– Нет, – охолонул меня Пётр, – я хочу задействовать тебя как критика. Поэтов и прозаиков я приглашаю уже с именами – так надо, для успеха книги. А критики требуются именно молодые и дерзкие – там будет галерея портретов нынешних писателей. Кто тебе близок из нашего поколения?
Мы остановились на кандидатуре Юрия Козлова, и я, весьма ободрённый, помчался в Юрмалу, дабы там окончательно захмелеть от похвальных речей-отзывов о моей прозе А. Ланщикова, С. Лыкошина и соответствующих перспектив…
Увы, как дубултовские перспективы ушли в песок, так и зеленоградские. Ни единый рассказ мой в сборники издательства «Молодая гвардия» не попал, написанная и одобренная громадная (два авторских листа!) статья о творчестве Юрия Козлова для «Живой ветви» до сих пор лежит в моём архиве неопубликованная. Дело в том, что Пётр Алёшкин внезапно ушёл (скорее, его ушли) из госиздательства на вольные хлеба.
Но и в этот вольнохлебный период его жизни случился эпизод, который до сих пор вспоминаю я с благодарностью. Пётр приехал в Тамбов на неделю, чтобы поработать в архивах (собирал материал для романа об Антоновском восстании), одну ночь ночевал у нас, а затем перебрался в гостиницу из нашей тесной однушки – там было, конечно, вольнее и продуктивнее работать. И забрал с собой для прочтения папку с той самой первой моей повестью «Стройбат». На следующее утро и случилась та сцена, чем-то напомнившая мне сцену в Дубултах. Я открыл дверь свой квартиры на звонок, вошёл Алёшкин с моей красной папкой подмышкой, с какой-то удивлённо-радостной улыбкой протянул мне руку и выдохнул:
– Поздравляю!
Вот ради таких моментов писатель и живёт-творит! Потом уже, за чаем, Пётр рассказал-признался, как с опаской, боясь разочарования, приступил вечером к чтению рукописи, как увлёкся с первых страниц и не ложился почти до утра спать, пока не дочитал всю повесть до конца… Мне в чай и мёд не надо было класть – всё было сладко! (Не будь я скромен до неприличия, вспомнил бы здесь по аналогии эпизод, как к молодому Достоевскому примчались Некрасов с Григоровичем, прочитавшие за ночь рукопись его «Бедных людей», и кинулись обнимать и поздравлять-окрылять смущённого автора…)
На вольных скудных хлебах Алёшкин долго усидеть не мог, его деятельная натура требовала достойного поприща, а тут ещё пресловутая перестройка бурлила и штормила всё сильнее, появились первые кооперативы, и вот на этой волне возник книгоиздательский кооператив «Глагол», который Алёшкин учредил со своими московскими друзьями-писателями и возглавил. Дела пошли споро. Как раз началась амнистия ранее запрещённой литературы – просто пиршество для издателей и читателей. Помню, одной из первых книг «Глагола» стала «Судьба России» русского философа-эмигранта Бердяева.
В те дни Пётр и сделал мне конкретное предложение, от которого трудно было отказаться. «Глагол» задумал издавать серию «Современный детектив».

Веб-данные: изображения с подписями
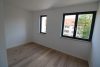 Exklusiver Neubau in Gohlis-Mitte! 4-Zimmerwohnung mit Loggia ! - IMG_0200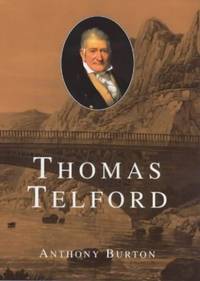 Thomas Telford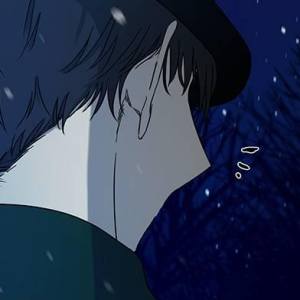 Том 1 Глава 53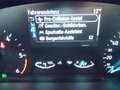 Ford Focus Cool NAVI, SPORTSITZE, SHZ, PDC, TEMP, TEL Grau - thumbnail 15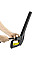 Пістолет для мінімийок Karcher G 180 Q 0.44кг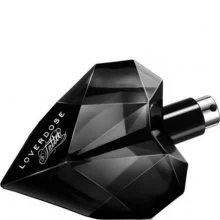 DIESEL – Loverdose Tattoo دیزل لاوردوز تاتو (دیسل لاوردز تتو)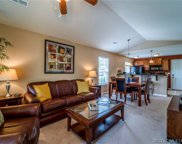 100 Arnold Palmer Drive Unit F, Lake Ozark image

▶ _ЦЕЛЬ ЗАДАНИЯ_: Продолжите воспоминания о Петре Алёшкине, начав сразу после их последней фразы. Приведённый материал никак не связан с воспоминаниями и стоит особняком.

▶ _РЕЗУЛЬТАТ УПРАЖНЕНИЯ_:
– Пиши, дерзай, – сказал мне Алёшкин. – У тебя получится. Только вещь должна быть остросюжетной, злободневной, читабельной. Возьми конкретное нашумевшее преступление в Тамбове и построй на этом сюжет…
И я решился. Заручившись бумагой с печатью от правления местной писательской организации («помогите молодому литератору в сборе материала для повести»), я пришёл в канцелярию областного суда. В то смутное время перестройки Тамбовщину (как и всю страну) захлестнул вал чудовищных преступлений. Мне на выбор предложили пять-шесть уже законченных кровавых уголовных дел, я их внимательно просмотрел (чуть не поседев от ужаса) и остановился на одном, о котором года за два до того писало и наше «Комсомольское знамя»: главный инженер тамбовского завода «Ревтруд» в обеденный перерыв повёз на своих «Жигулях» работницу этого же предприятия на «свидание» в пригородный лес, и там их убили три подростка, которым захотелось покататься на машине…
Уже в разгаре работы над произведением я начал понимать, что детектив в чистом классическом виде вряд ли у меня получится, да мне это и не интересно. Главное, подумалось мне, описать не то, как искали убийц, а – КОГО убили, КТО убил, ПОЧЕМУ и КАК судьба свела этих людей в одном месте и в одно время. Заменив инженера завода на редактора молодёжной газеты, я широко использовал в повествовании воспоминания о работе в «Комсомольском знамени», реалии собственной судьбы и окружающей жизни-действительности. В результате получилась повесть (на роман всё же сил, опыта и материала не хватило!) с криминальной жуткой фабулой, лирической любовной линией и социально-сатирическим содержанием. Назвал я её – «Казнить нельзя помиловать». В ней, кстати, и появилось впервые название города Баранов как псевдоним Тамбова, потом в нём поселятся герои многих моих произведений.